For our last meal in Disney, we decided to splurge with an experience that used two Deluxe Dining credits each. It was tough to get a reservation at the more exclusive places like Be Our Guest, so we decided to go back into EPCOT to enjoy a classic French dinner at Monsieur Paul.
This was definitely our fanciest affair while in the park, and, while walking to our table, we even had an opportunity to swipe a sick bottle.
The restaurant was tucked away in what seemed like a small building, but, once we climbed the stairs to enter the dining area, I was amazed at how expansive the dining room was. The tables were set with some cute things.
While we looked over the menu, someone brought over a small amuse bouche, a cheesy puff pastry concoction.
Someone else came around with really cute and fancy looking small bread. I hit those mini baguettes with butter pretty hard!
I also ordered some bottled water for the table and a champagne cocktail with cassis.
Here’s some pics of the menu.
As an appetizer, I tried the Homard du forestier, ceuf de cailles mollet, bouillon crème aux truffles noires. Don’t worry, there are translations. That’s Maine lobster with sautéed mushrooms, mollet quail egg, creamy black truffle bouillon.

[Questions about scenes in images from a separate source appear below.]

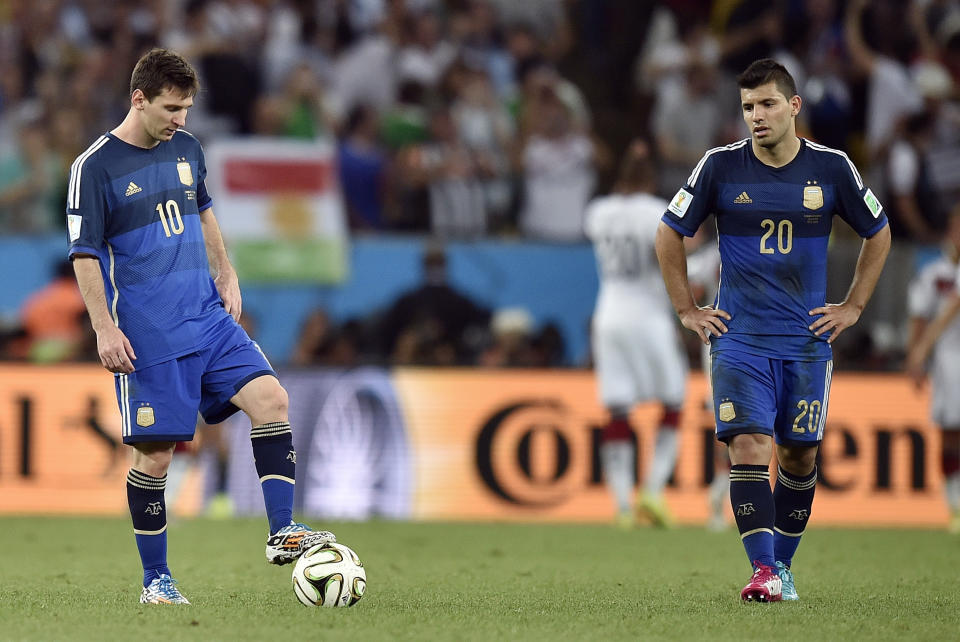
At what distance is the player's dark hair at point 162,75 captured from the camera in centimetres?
637

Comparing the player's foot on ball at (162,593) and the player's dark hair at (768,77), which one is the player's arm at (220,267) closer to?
the player's foot on ball at (162,593)

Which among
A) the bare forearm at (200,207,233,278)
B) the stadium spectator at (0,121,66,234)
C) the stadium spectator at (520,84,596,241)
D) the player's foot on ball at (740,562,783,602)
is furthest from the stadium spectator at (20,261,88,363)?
the player's foot on ball at (740,562,783,602)

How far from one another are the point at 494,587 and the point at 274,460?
4.92 ft

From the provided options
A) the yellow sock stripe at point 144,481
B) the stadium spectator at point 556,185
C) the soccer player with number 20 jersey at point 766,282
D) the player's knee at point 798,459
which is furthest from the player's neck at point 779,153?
the stadium spectator at point 556,185

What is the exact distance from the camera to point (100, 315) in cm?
641

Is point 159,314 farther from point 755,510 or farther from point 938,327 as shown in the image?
point 938,327

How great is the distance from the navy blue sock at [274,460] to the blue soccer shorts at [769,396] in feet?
6.38

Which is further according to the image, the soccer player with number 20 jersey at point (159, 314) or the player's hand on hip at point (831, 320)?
the player's hand on hip at point (831, 320)

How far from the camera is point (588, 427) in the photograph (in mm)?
12969

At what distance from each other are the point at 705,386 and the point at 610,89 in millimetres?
4849

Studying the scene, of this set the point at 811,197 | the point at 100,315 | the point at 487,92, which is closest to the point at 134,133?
the point at 100,315

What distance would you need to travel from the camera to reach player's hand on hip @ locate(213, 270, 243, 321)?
275 inches

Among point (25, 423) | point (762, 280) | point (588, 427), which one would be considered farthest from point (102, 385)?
point (762, 280)

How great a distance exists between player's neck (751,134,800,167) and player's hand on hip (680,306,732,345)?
2.37 ft
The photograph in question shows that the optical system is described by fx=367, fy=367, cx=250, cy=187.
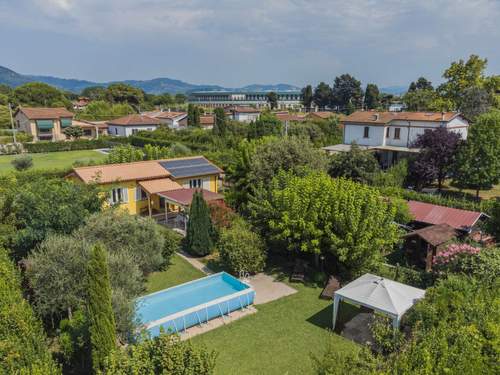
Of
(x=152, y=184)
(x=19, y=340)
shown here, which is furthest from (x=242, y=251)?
(x=152, y=184)

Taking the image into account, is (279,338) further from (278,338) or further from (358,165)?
(358,165)

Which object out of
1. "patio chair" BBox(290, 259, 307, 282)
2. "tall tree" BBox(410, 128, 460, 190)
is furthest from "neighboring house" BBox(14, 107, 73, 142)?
"patio chair" BBox(290, 259, 307, 282)

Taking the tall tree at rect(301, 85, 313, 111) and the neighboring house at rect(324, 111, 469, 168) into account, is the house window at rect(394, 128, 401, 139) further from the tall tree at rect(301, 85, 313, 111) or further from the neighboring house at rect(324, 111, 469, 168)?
the tall tree at rect(301, 85, 313, 111)

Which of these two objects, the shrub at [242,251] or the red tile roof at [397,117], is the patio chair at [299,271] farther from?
the red tile roof at [397,117]

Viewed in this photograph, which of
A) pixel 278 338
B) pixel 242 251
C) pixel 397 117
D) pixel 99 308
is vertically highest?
pixel 397 117

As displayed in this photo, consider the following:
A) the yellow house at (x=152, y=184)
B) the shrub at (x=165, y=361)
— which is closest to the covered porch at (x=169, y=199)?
the yellow house at (x=152, y=184)

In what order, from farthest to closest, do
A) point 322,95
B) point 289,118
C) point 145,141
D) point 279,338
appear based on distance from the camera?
point 322,95 → point 289,118 → point 145,141 → point 279,338
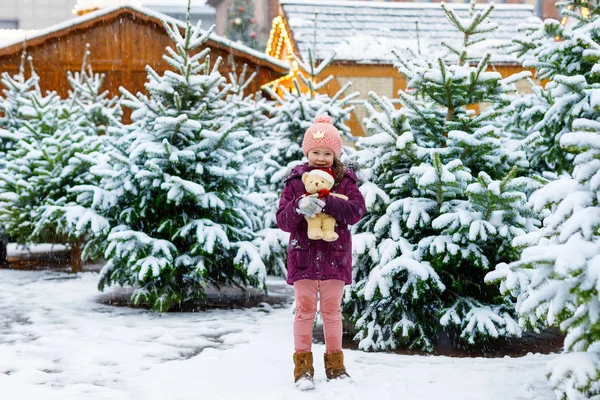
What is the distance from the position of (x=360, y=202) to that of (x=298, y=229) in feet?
1.54

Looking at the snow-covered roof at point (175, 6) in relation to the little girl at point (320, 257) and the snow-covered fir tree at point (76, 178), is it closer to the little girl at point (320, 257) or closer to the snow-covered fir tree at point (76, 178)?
the snow-covered fir tree at point (76, 178)

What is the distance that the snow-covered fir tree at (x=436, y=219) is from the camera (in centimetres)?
588

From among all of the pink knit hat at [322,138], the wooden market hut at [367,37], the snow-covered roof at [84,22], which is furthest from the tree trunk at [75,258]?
the wooden market hut at [367,37]

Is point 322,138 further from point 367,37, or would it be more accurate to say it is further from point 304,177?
point 367,37

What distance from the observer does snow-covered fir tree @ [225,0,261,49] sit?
126 feet

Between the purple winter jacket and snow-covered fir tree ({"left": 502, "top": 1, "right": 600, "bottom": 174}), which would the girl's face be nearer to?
the purple winter jacket

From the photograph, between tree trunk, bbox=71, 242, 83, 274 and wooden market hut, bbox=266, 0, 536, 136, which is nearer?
tree trunk, bbox=71, 242, 83, 274

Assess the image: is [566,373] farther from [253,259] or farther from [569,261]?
[253,259]

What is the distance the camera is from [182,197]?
7781 millimetres

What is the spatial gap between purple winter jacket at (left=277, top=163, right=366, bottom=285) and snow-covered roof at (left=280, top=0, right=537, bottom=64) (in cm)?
1645

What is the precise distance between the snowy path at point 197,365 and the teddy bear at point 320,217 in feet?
3.30

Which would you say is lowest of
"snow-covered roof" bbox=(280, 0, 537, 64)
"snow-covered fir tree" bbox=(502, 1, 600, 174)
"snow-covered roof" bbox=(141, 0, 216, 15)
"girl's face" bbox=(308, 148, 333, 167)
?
"girl's face" bbox=(308, 148, 333, 167)

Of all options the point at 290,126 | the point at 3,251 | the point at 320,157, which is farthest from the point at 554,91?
the point at 3,251

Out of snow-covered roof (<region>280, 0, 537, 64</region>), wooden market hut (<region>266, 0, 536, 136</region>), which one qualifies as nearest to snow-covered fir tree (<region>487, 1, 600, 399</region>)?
wooden market hut (<region>266, 0, 536, 136</region>)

This is obviously a tried and true recipe. It was incredible. The dish was built on a base of mushroom cream sauce that worked beautifully with the perfectly cooked lobster. The puff pastry added some crunch and the soft boiled quail egg added some additional richness.

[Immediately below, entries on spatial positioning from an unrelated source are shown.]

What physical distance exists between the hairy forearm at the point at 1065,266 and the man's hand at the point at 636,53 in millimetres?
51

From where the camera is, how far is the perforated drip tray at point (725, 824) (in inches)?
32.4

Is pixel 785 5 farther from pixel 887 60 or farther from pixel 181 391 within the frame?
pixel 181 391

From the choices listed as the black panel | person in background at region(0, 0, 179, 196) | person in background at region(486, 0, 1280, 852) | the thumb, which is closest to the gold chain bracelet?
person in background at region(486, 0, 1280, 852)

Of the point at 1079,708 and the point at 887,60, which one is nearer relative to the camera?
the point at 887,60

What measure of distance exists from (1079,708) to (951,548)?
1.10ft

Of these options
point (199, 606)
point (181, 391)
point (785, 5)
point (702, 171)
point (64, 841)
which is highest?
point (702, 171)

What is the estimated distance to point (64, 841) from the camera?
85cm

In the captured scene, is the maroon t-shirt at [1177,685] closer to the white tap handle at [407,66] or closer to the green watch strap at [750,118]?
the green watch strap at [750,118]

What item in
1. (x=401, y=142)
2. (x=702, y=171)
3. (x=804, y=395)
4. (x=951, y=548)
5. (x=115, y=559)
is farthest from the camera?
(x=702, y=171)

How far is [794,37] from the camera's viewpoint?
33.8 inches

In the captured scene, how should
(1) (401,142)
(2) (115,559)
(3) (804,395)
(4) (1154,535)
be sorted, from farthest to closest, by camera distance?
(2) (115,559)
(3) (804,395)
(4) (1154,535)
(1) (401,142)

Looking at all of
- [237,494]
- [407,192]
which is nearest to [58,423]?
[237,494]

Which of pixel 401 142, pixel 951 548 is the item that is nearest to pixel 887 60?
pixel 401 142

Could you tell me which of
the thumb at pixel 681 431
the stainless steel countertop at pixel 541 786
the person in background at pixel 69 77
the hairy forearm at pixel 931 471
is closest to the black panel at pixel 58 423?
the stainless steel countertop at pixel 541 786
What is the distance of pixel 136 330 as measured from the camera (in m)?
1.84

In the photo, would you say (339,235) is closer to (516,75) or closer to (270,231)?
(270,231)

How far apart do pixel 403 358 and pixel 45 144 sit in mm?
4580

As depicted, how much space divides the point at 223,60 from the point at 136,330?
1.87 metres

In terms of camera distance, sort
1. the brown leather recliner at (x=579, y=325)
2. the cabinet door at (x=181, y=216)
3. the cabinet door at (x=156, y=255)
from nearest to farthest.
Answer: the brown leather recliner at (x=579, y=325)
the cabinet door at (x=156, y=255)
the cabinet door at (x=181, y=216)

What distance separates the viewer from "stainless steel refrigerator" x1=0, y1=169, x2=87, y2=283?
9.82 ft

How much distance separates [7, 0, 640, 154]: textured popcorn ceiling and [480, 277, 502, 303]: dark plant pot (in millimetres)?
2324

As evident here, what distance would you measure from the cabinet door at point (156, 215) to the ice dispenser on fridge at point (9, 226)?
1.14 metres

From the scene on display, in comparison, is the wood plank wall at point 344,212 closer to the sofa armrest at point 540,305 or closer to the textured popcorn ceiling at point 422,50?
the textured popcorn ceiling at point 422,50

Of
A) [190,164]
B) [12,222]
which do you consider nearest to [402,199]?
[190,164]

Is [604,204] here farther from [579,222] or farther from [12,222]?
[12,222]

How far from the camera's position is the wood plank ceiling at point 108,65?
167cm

My main course was equally ubiquitous and delicious. I ordered the Filet de boeuf grillé forestier, purée de pomme de terre, sauce Bordelaise (Grilled beef tenderloin with mushroom crust, mashed potato, Bordelaise sauce).
The mashed potato was served on the side and was very creamy, almost as thin as a sauce.
The filet was built on a base of rich and complex (yet classic) Bordelaise sauce. There was a rim of a thick mushroom puree that surrounded the sauce and the steak was served in the center. There was a circular disc of sauteed mushroom puree on top. The steak was perfectly medium rare, and all of the flavors worked together. Again, this is a tried and true classic; they’re not winning any awards for pushing the envelope, but they are serving amazing albeit outdated food.
That even got me to question our waitress (who was from France) of whether this style of dining and these types of dishes are even popular in France any more. She said that a big portion of eateries in France serve these types of classics. I wasn’t surprised, but I’m sure there’s a lot more innovation going on there too.
For dessert, you know I’m a sucker for the molten chocolate cakes. I went with their version, Le moelleux
(Warm chocolate and almond cake with rapsberry coulis in the center, hazelnut crust, hazelnut ice cream), which the waitress pushed as her favorite. Whatever, there were enough embellishments that I knew were going to be good.
This dish takes a few minutes to prepare, so we patiently waited and had to listen to a grumpy old lady at the next table complain that there were children in a restaurant in the middle of an amusement park. Good times!
The dessert was (you guessed it!) fabulous. The molten center oozed with chocolate and raspberry, and the hazelnut ice cream was a nice cool counterpoint to the warm cake. The almond in the cake along with the hazelnut in the ice cream reminded me of the heavenly concoction, Nutella, and who’s going to hate that!?
There was a special prix fixe menu that costed some additional money on top of the double dining credits, but it included most of what I had anyway, so it didn’t seem worth it.
The experience at Monsieur Paul was certainly great which makes two stellar experiences in the World Showcase in EPCOT. That leads me to wonder how the rest of the restaurants fare.